| INSTRUÇÕES |
1. Retorne, sem nenhuma alteração, a parte do texto sobre a guerra na Ucrânia começando em "A primeira cena" e terminando em "sair da capital.".
2. Retome o texto sobre a guerra na Ucrânia a partir da última frase apresentada.

======== TRECHO EXTRAÍDO

De lá para cá, a rotina mudou completamente. Antes, andar na rua após às 8h era comum e tranquilo. Após o ataque, o governo ucraniano impôs o toque de recolher às 20h. Mesmo assim, a insegurança de sair de casa faz Alex e outros ucranianos se manterem em lugar seguro para não serem vítimas dos bombardeios.

"Fico em casa o dia inteiro, não sabemos quando haverá ataques. As sirenes se tornaram nossas companheiras nesse último mês. A cada hora é emitido um alerta de ataque."

"Vamos sobreviver à guerra de Putin"

Jornalista, Kristina Zeleniuk era uma dos milhares de ucranianos que acreditavam em blefe de Putin. Após os primeiros ataques, foi à rua para buscar informações sobre amigos e familiares.

A primeira cena que viu, foi um casal protegendo duas crianças usando pedaço de metal como escudo. Parte da população estava empenhada em ajudar a procurar um local seguro ou sair da capital.

================
======== LINHAS DE DADOS

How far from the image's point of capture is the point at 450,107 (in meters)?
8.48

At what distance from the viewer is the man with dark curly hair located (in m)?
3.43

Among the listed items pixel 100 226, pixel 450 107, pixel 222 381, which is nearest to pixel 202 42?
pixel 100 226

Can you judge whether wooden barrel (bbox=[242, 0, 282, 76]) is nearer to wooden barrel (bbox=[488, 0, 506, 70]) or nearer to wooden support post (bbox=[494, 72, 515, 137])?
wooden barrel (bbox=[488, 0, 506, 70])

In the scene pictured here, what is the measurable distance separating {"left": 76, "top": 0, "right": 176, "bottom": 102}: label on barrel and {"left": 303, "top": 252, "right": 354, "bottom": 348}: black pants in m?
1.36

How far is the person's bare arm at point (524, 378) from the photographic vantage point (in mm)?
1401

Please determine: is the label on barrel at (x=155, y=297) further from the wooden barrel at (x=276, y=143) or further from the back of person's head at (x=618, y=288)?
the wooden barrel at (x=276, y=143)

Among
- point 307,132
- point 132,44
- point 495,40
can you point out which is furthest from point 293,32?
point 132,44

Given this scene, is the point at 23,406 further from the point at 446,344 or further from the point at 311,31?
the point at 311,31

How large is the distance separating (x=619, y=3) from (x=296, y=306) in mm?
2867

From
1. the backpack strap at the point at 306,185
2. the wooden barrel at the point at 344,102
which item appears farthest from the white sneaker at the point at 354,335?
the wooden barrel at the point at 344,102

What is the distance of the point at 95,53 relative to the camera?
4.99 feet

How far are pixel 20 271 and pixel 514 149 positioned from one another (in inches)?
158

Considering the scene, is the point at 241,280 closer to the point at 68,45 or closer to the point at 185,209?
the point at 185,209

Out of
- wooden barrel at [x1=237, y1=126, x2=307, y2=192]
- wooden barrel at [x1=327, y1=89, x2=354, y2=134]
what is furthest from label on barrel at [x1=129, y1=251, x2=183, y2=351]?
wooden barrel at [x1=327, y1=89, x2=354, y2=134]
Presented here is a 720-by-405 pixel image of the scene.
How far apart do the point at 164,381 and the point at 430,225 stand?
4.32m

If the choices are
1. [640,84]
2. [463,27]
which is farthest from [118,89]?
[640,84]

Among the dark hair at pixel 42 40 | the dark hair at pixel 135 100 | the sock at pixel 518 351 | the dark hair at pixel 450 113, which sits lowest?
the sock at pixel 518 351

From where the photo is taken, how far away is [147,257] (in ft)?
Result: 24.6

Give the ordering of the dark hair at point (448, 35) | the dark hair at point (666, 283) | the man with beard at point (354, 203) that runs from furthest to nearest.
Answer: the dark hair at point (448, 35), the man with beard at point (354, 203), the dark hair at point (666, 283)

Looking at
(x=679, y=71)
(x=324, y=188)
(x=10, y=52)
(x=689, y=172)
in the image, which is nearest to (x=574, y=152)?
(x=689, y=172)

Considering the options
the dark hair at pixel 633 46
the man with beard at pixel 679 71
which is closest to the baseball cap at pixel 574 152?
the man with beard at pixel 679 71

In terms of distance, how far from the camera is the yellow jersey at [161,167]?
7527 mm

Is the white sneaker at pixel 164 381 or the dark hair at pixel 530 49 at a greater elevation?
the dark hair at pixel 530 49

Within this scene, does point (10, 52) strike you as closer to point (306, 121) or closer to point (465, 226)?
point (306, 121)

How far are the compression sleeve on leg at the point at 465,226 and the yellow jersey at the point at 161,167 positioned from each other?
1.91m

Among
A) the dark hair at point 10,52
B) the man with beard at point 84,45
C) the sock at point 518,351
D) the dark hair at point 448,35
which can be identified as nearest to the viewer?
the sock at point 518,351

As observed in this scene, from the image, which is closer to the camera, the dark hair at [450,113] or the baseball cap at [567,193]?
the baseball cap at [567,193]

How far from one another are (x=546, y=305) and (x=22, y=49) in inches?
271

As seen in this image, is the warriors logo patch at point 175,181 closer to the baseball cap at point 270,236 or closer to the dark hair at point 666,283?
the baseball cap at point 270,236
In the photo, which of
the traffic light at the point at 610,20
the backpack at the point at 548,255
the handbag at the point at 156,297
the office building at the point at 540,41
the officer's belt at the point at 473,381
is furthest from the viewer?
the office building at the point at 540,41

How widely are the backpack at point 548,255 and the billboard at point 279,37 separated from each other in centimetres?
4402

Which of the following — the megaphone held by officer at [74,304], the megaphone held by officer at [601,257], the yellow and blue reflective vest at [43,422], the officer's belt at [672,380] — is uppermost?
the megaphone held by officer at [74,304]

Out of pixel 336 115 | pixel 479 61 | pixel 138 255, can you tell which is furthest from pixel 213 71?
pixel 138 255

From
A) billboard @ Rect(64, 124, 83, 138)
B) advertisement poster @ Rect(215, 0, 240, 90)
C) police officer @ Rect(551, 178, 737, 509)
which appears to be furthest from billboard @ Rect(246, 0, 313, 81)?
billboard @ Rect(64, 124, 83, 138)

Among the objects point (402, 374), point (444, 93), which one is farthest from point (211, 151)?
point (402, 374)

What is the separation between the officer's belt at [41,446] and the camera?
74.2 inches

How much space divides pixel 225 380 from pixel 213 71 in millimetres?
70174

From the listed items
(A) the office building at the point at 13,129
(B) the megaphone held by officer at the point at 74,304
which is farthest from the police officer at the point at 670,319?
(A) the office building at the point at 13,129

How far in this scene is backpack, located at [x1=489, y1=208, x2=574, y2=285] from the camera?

================

| RESPOSTAS EM ORDEM |
1.
A primeira cena que viu, foi um casal protegendo duas crianças usando pedaço de metal como escudo. Parte da população estava empenhada em ajudar a procurar um local seguro ou sair da capital.

2.
Dias após o começo dos ataques, Kristina passou pelo pior susto da vida. Ao olhar pela janela, viu a principal torre de TV da Ucrânia bombardeada, a menos de 500 metros da casa dela.

Kristina não acreditava que Putin fosse atacar seu país
Arquivo Pessoal/Kristina Zeleniuk
Kristina não acreditava que Putin fosse atacar seu país

"Não posso dizer que nunca entrei em pânico ou chorei. É muito difícil se concentrar e trabalhar duro quando os mísseis russos voam sobre sua cabeça. Moro perto da principal torre de TV de Kiev, da fábrica de Antonov e do distrito de Svyatoshino, que já foram atacados por mísseis russos", conta.

A jornalista não esconde a maior preocupação nas últimas semanas: sua avó, de 85 anos, moradora da cidade de Chernihiv. Local já tomado pelos russos, o município do interior da Ucrânia está sem energia, água, alimentos e rede de telefonia móvel.

A idosa, que sobreviveu fez uma promessa à neta na última semana. "Ela me disse que sobreviveu à Segunda Guerra Mundial e agora sobreviverá à Putin", conta.

Kristina faz severas críticas ao ataque russo à Ucrânia e acusa Putin de se espelhar no ditador Adolf Hitler, responsável por milhares de mortes de judeus, homossexuais, negros e mulheres entre os anos de 1941 e 1945.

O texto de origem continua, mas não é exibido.